The smell of incense escapes from the golden censer in a tiny, zigzag line of smoke. I like the smell. The peace of mind, the compliments that I receive when I cook a tasty dish, and the smell of the incense are indispensable rituals of Fridays.
There is an additional event that could make the 5th of August a very exceptional Friday. It is the day of my cousin’s wedding!
“Mama, which dress is more attractive? The off-white or the black one?” I eagerly ask. “The black,” she replies.
While I hang up the black dress in a way that is adjacent to the off-white one, a small hand pats me on the back. I slowly turn and look down. It is my five-year-old niece Malak, a child with shiny eyes, red cheeks, and charming dimples. My brother named his daughter after me because I am the only sister in the family. We share not only our name but also the way we talk and smile, and our shyness.
“Amto Malak, Auntie, I want to accompany you, please?” I bend down and look into her bright eyes; I cannot say no when I look into them. “Of course, darling,” I respond. “Let mama dress you first.”
I ask her to slow down as we walk down the stairs. I cannot stand seeing her injured or hurt.
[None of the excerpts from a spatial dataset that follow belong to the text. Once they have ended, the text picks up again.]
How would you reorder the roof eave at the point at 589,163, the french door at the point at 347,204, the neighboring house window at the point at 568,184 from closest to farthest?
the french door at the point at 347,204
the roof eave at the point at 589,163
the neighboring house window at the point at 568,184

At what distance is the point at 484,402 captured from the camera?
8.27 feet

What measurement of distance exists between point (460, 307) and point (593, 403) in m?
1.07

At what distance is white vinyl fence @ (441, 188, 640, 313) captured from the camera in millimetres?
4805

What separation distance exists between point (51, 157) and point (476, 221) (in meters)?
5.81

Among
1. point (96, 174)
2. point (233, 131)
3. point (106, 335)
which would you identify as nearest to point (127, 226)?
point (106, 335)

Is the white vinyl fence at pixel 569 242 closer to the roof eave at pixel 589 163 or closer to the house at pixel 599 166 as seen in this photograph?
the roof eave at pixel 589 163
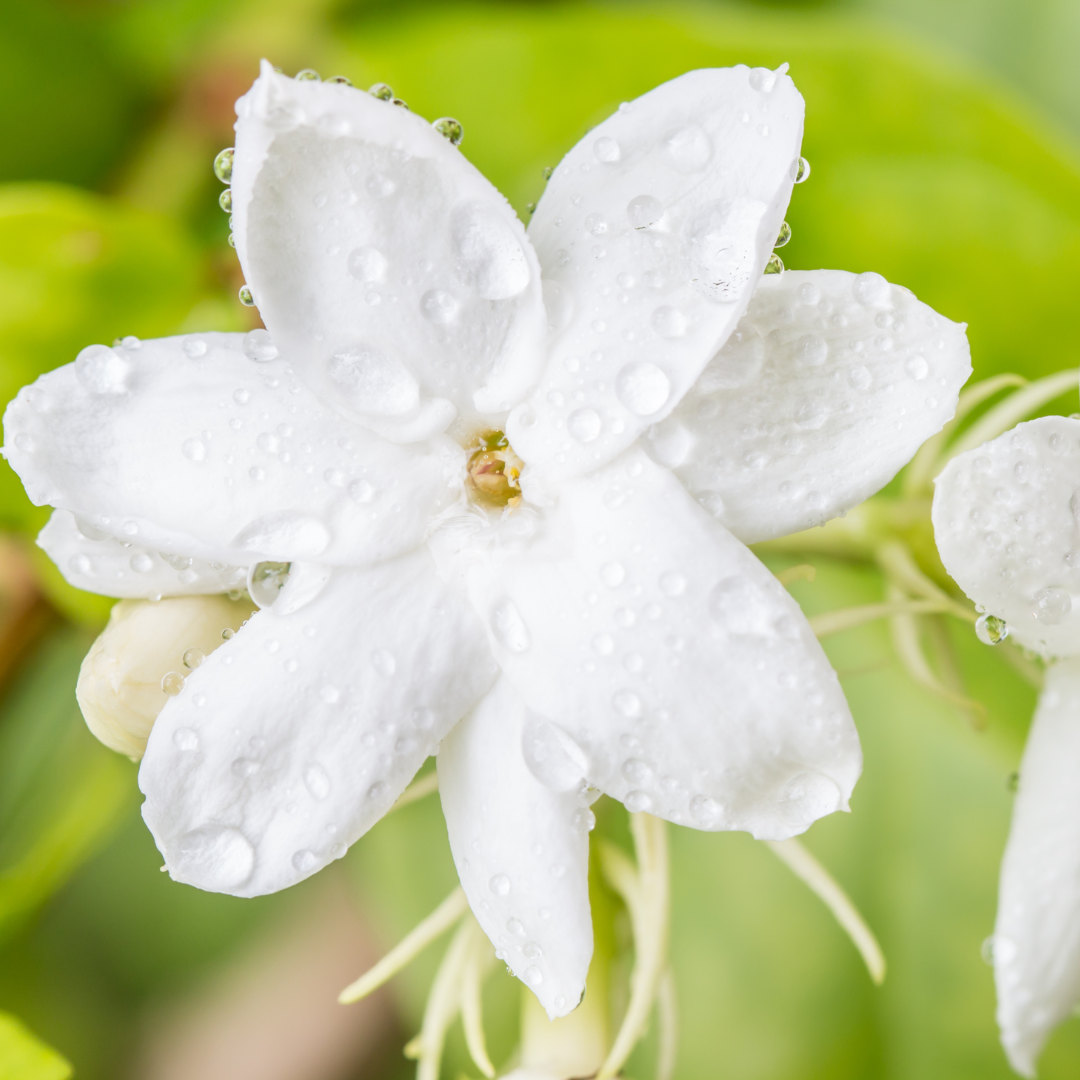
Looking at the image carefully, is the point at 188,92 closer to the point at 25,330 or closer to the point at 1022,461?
the point at 25,330

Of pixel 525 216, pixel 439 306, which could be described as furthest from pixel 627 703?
pixel 525 216

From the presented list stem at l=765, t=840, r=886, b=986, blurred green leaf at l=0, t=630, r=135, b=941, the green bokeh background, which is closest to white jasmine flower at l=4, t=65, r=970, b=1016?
stem at l=765, t=840, r=886, b=986

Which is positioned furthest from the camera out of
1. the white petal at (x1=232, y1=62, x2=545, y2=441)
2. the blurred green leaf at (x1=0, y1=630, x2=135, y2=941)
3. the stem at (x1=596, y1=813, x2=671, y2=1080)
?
the blurred green leaf at (x1=0, y1=630, x2=135, y2=941)

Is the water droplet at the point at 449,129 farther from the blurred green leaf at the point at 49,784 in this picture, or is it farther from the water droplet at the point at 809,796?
the blurred green leaf at the point at 49,784

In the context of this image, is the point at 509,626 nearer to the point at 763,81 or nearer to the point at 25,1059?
the point at 763,81

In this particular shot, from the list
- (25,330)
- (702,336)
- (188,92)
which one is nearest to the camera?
(702,336)

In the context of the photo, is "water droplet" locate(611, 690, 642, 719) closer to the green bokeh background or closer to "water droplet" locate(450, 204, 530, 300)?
"water droplet" locate(450, 204, 530, 300)

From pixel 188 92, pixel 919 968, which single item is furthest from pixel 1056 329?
pixel 188 92
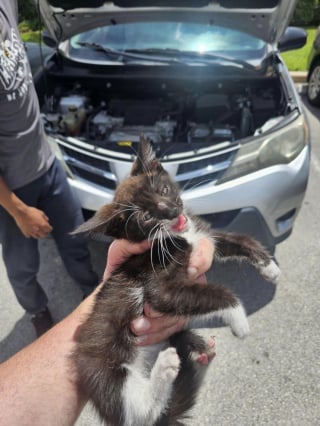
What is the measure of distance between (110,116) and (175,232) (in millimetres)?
2287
A sudden flame reflects through the glass of the window, directly followed by a piercing bombardment. It is not a smoky zigzag; it is massive black cloud mixed with a red flame. It does not produce incense; it produces suffocating dust with hideous shrapnel and the smell of explosives.
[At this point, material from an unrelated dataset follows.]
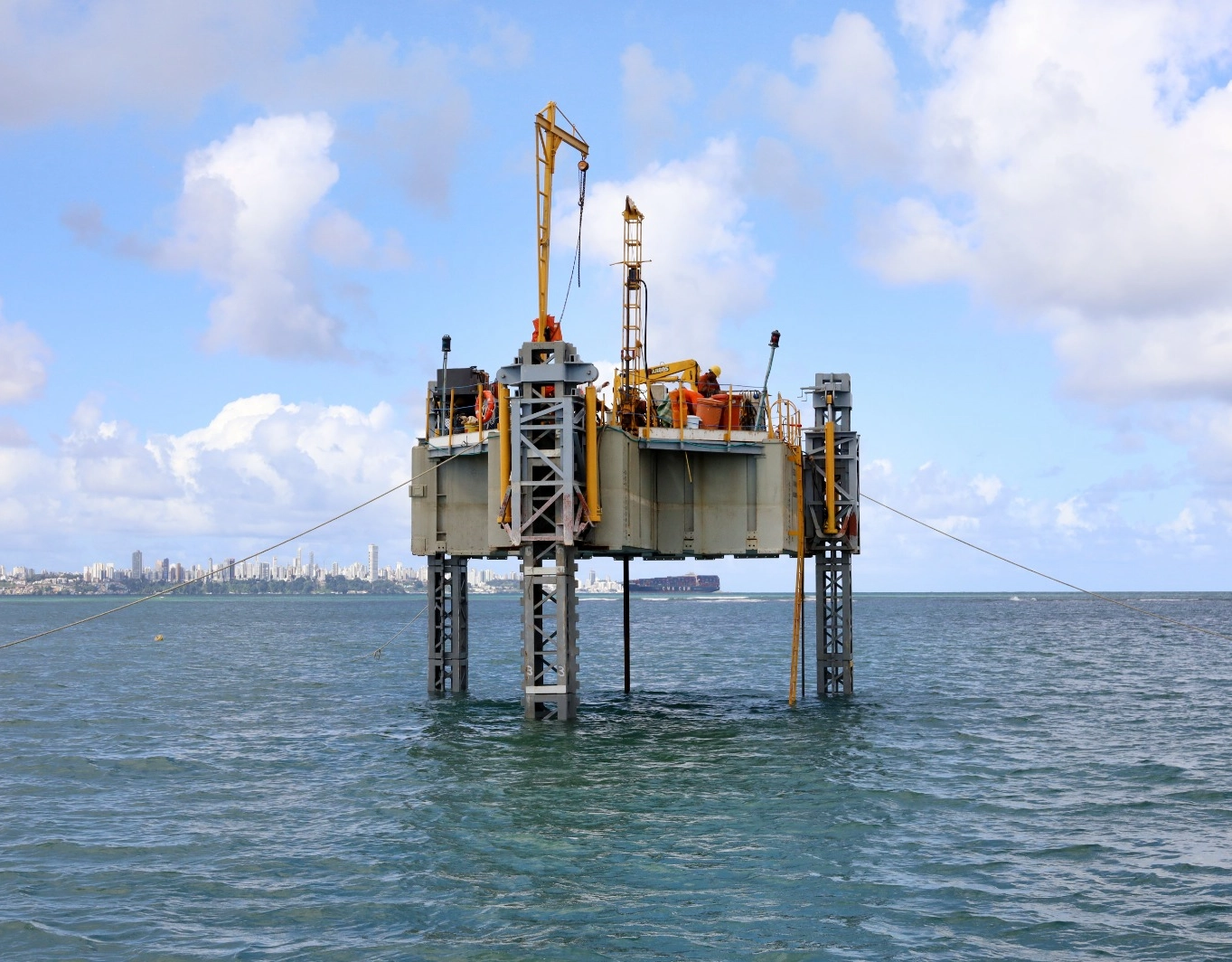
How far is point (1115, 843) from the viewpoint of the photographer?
70.7ft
I am 20 years old, a young Gazan woman who has experienced five Israeli wars. All I can do is close my eyes and take deep, even breaths. With my eyes closed, I see my younger self terrified. I am a panic-stricken six-year-old child asking my mom, “When will the Cast Lead* end?” My mom quietly replies, “We will be okay.”
I hear screams, so I open my eyes. It is my niece, Malak, who is madly screaming. She runs to me and falls into my lap; she hugs me so tight. I can feel her rapid heartbeat and shivering body. She is seeking comfort from me, a refuge.
My quiet and neutral countenance reassures her. Little does she know that behind this quiet countenance is a raging struggle. Little does she know that I am screaming and crying inside, exactly like her. Little does she know that I am in Operation Cast Lead, seeking the reassuring countenance of my mom to give me comfort.
I stroke Malak’s head and say, “We will be okay.” She nods repeatedly.
Fifteen minutes later, little Malak falls asleep in my lap, her small grip clutching my blouse. I look closely at her face. Dimples are gone. Her red cheeks have turned thin and shabby yellow. Little Malak submits to sleep, and I submit to my thoughts.
I realize that the ultimate torture that someone can experience is to appear fine while struggling inside. This is the situation of Gazan adults in every Israeli aggression.
I realize that the thought of having an exceptional Friday because of a wedding is a miscalculation. In Gaza, Israeli assaults and aggressive escalations may occur at any time. Massacres and genocide can be committed whenever an Israeli election is about to take place. Friday’s rituals can be spoiled because of any unexpected escalation.
Eventually, every Gazan is fatefully exposed whether the dress they choose to wear is white or black. One is the black uniform of a mourner and the other is the white coffin that encases the martyr.
*Operation Cast Lead is the name that Israel gave to its 2008 war on Gaza.